顾言之坐在沙发上,秘书手里端了只红木托盘进来,盘子里放着杯刚沏好的绿茶,精美的茶杯盖上冒着丝淡淡的热气。
秘书将茶稳稳当当地放在顾言之面前,一脸歉意地温声解释道:“祁总有点小事可能要耽搁半个小时才能到,您先坐会儿吧顾律师。”
顾言之微笑,道了声谢:“没关系,你不用管我,也不是什么大事,我一个人等等就行。”
老板不上班,秘书同样会有一堆事情等着去做,听顾言之这么善解人意,秘书满眼感动地看了他一眼,顾言之端起绿茶喝了口,毫不犹豫地称赞:“这茶你泡的不错。”
秘书脸扑地红了,手里拿着盘子有些手足无措,说了声谢谢就离开了办公室。
顾言之又独自等了一刻钟,祁昊天没等到,倒是等来了孙助理。
孙助理表情惊讶了一瞬,显然是没想到顾言之会在,捏着门把手尴尬地站在门口,一时倒不知该进来还是该退出去。

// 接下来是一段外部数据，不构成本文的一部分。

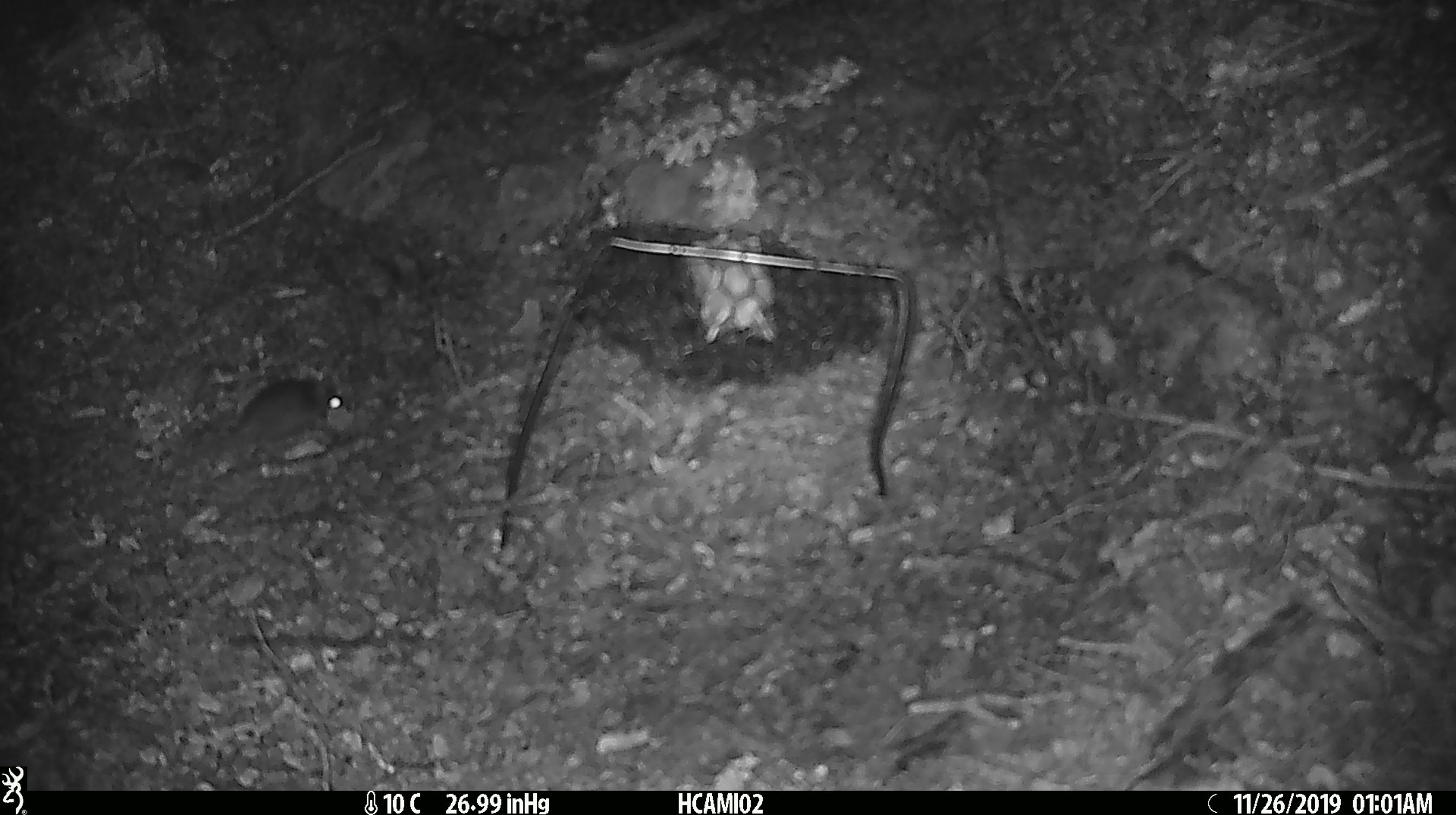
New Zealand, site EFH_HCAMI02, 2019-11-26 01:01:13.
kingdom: Animalia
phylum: Chordata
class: Mammalia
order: Rodentia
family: Muridae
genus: Mus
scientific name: Mus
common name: mouse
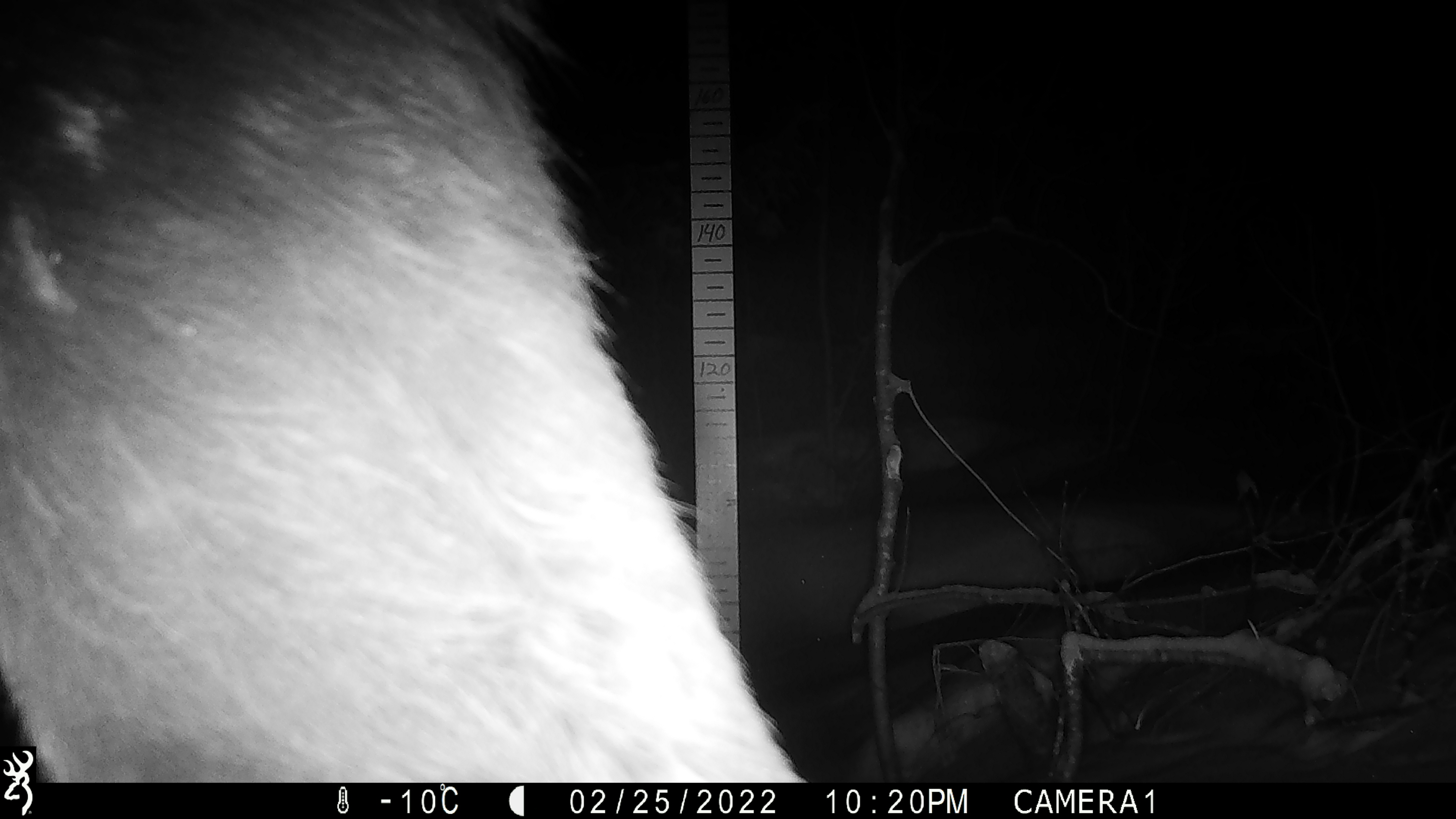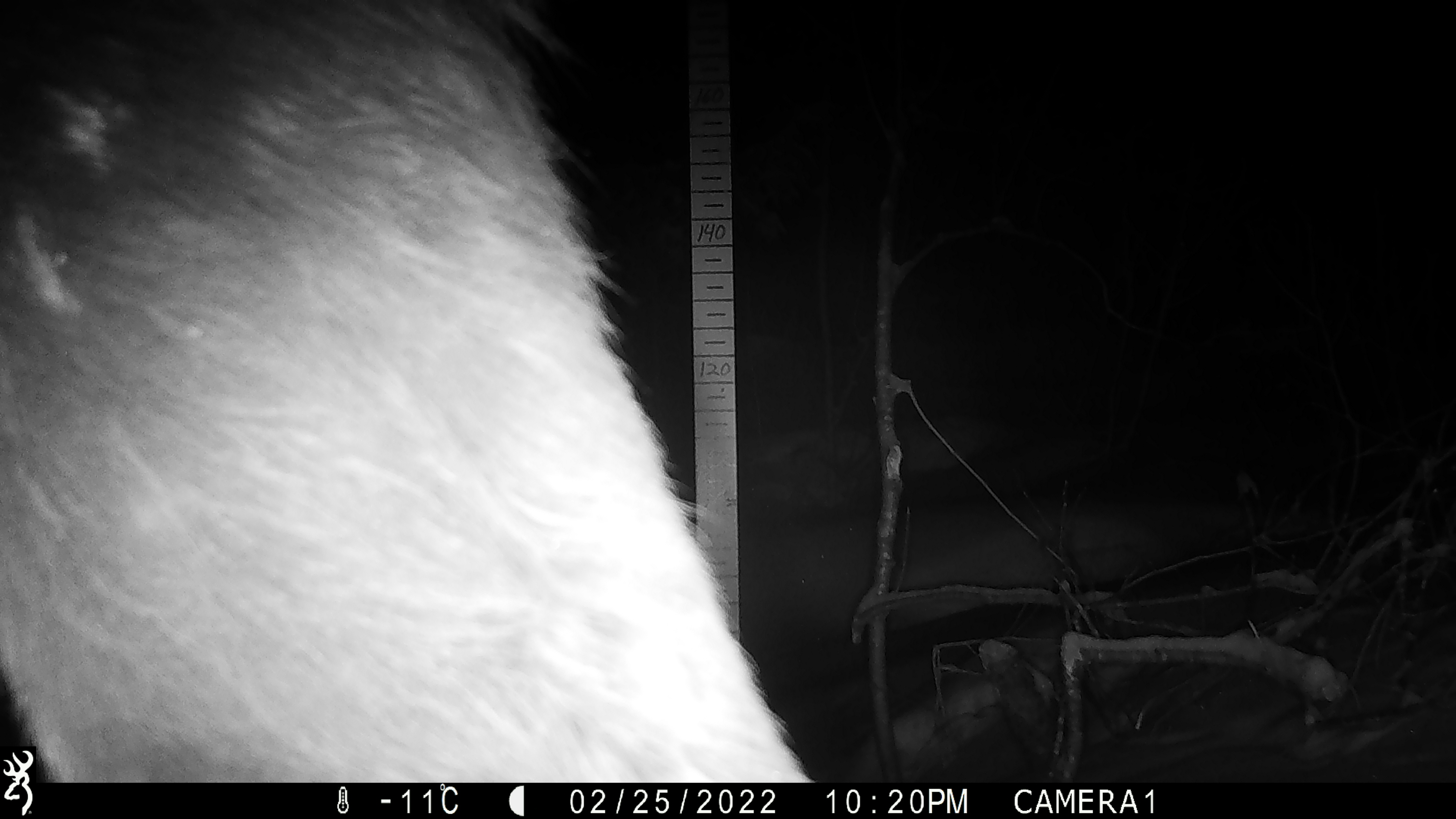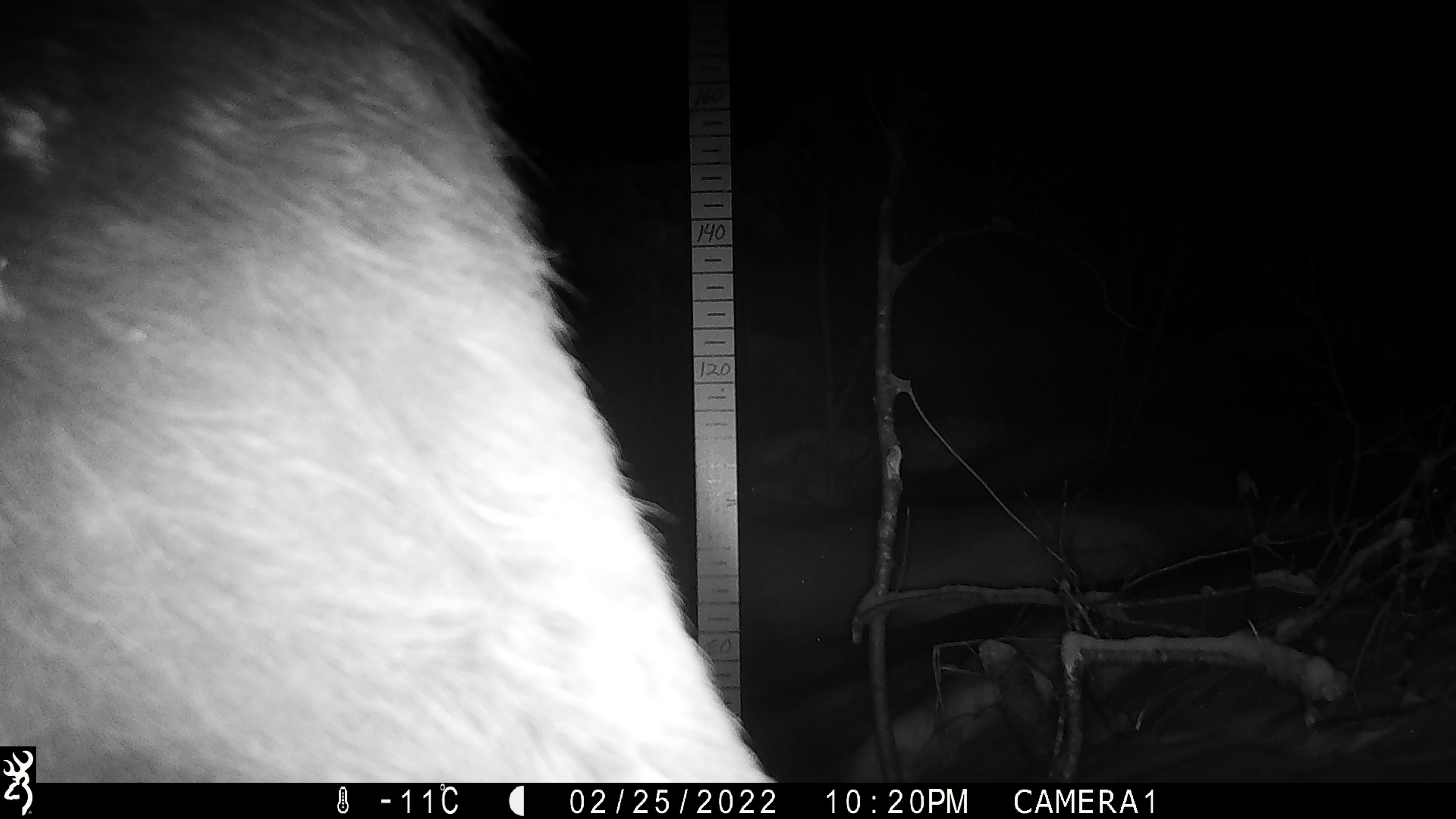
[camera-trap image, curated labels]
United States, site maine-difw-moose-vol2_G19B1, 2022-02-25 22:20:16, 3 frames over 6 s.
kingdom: Animalia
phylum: Chordata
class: Mammalia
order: Artiodactyla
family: Cervidae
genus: Alces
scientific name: Alces alces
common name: moose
Moose (Alces alces).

助理是人家的,地盘也是人家的,顾言之这个外人倒不太好意思占着地方耽搁别人正事,点头致意间就要起身出去:“是孙助啊,你是有重要的事情要跟他说吧?那我先走了。”
孙助理本欲退出去的脚下意识收了回来,露出整个身体跨进了办公室,转身拉上门说:“没关系的顾律师,我..我也没有什么重要的事,就是..就是放个东西就走。”

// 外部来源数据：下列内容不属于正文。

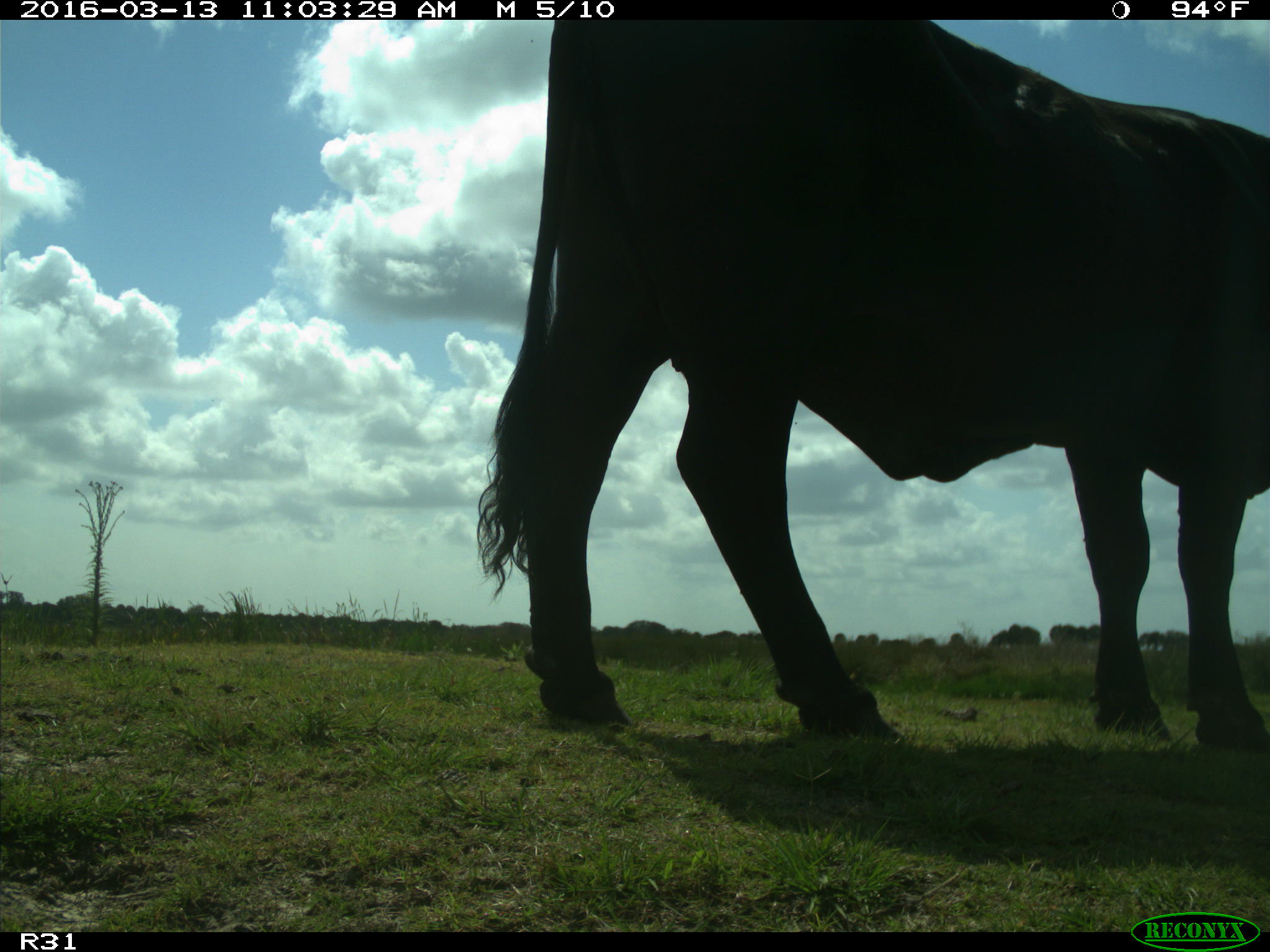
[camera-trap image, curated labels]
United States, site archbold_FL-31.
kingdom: Animalia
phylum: Chordata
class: Mammalia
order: Artiodactyla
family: Bovidae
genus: Bos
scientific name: Bos taurus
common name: domestic cow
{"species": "Bos taurus (domestic cow)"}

顾言之这才看清孙助理今天的样子,他穿了一件及其简单的白色卫衣和水洗牛仔裤,脚上一双黑色帆布鞋,没有用发胶打理过的刘海软软趴在额头上,显得减龄不少,跟还在读书的大学生似的。
屋里光线很好,顾言之打眼就注意到了孙助理嘴角的伤,指着自己嘴角的位置说:“你这里怎么了?”
孙助理低下头,表情有些尴尬,抬手挡住嘴角:“没什么,是蚊子咬到了吧,我都没注意。”
这话就太敷衍人了,但那是别人的私事,别人想不想说是别人的自由,顾言之正要提醒孙助理买点药擦一擦,秘书突然探头说:“顾律师,老板来电话说已经到停车场,马上上来,让您久等了。”
顾言之点点头表示知道了,孙助理却突然眼神慌乱地看了眼顾言之,随后掏出卫衣兜里的一只白色信封,快步走到祁昊天办公桌前,将信封放在了桌子上,随后也没有理顾言之,打开门一闪身就没了影子。
那眼神中隐隐带着屈辱和难以言说的情绪,再结合刚才孙助理低头时无意间露出的脖颈间的乌青色痕迹,顾言之再不知道发生了什么事,便是白做了这几年律师。
孙助理惹了什么麻烦,要如此惧怕撞见祁昊天呢?
顾言之看向宽大干净的办公桌面上的那只孤零零的白色信封,若有所思地走向书桌,他的第六感告诉自己,或许答案就在这只信封里。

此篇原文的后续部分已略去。